Problems and tasks:
a) Summarize the passage on the Kldisubani church in two sentences.
b) Copy the passage on the Kldisubani church word for word, from "The Kldisubani St." to "friendship and cooperation.".

Excerpted text:
════════════════════

18th-century church in Old Tbilisi, Georgia

The Kldisubani St. George Church or Qarapi Saint Gevorg church (კლდისუბნის წმ. გიორგის ეკლესია, Kldisubnis Tsminda Giorgis Eklesia; Քարափի Սուրբ Գևորգ եկեղեցի, or Karapi Surb Gevorg Yekeghetsi) is an 18th-century church at the foot of the Narikala citadel in Old Tbilisi, Georgia. The church is single-naved and was built in 1753. The Georgian Orthodox Church was built on the site of an ancient Georgian church which was built during the reign of St. King Vakhtang I of Iberia. The church was reconstructed with the help of Armenian merchant Petros Zohrabian and his wife Lolita and the restoration held by them in 1735, what makes the church one of the most important examples of Georgian-Armenian friendship and cooperation.

════════════════════

Supplied information:

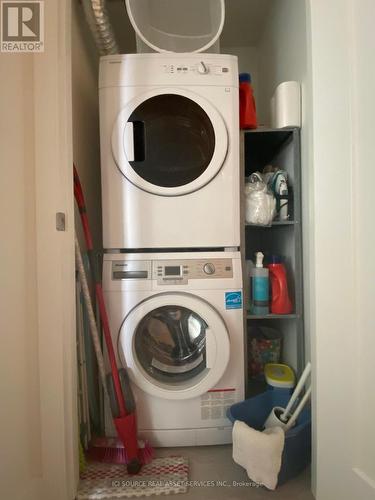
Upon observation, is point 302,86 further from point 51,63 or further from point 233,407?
point 233,407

════════════════════

Responses for each task:
a) The Kldisubani St. George Church, also called the Qarapi Saint Gevorg church, is an 18th-century single-naved church at the foot of the Narikala citadel in Old Tbilisi, Georgia, built on the site of an ancient Georgian church from the reign of St. King Vakhtang I of Iberia. It was reconstructed with the help of the Armenian merchant Petros Zohrabian and his wife Lolita, which makes it one of the most important examples of Georgian-Armenian friendship and cooperation.

b)
The Kldisubani St. George Church or Qarapi Saint Gevorg church (კლდისუბნის წმ. გიორგის ეკლესია, Kldisubnis Tsminda Giorgis Eklesia; Քարափի Սուրբ Գևորգ եկեղեցի, or Karapi Surb Gevorg Yekeghetsi) is an 18th-century church at the foot of the Narikala citadel in Old Tbilisi, Georgia. The church is single-naved and was built in 1753. The Georgian Orthodox Church was built on the site of an ancient Georgian church which was built during the reign of St. King Vakhtang I of Iberia. The church was reconstructed with the help of Armenian merchant Petros Zohrabian and his wife Lolita and the restoration held by them in 1735, what makes the church one of the most important examples of Georgian-Armenian friendship and cooperation.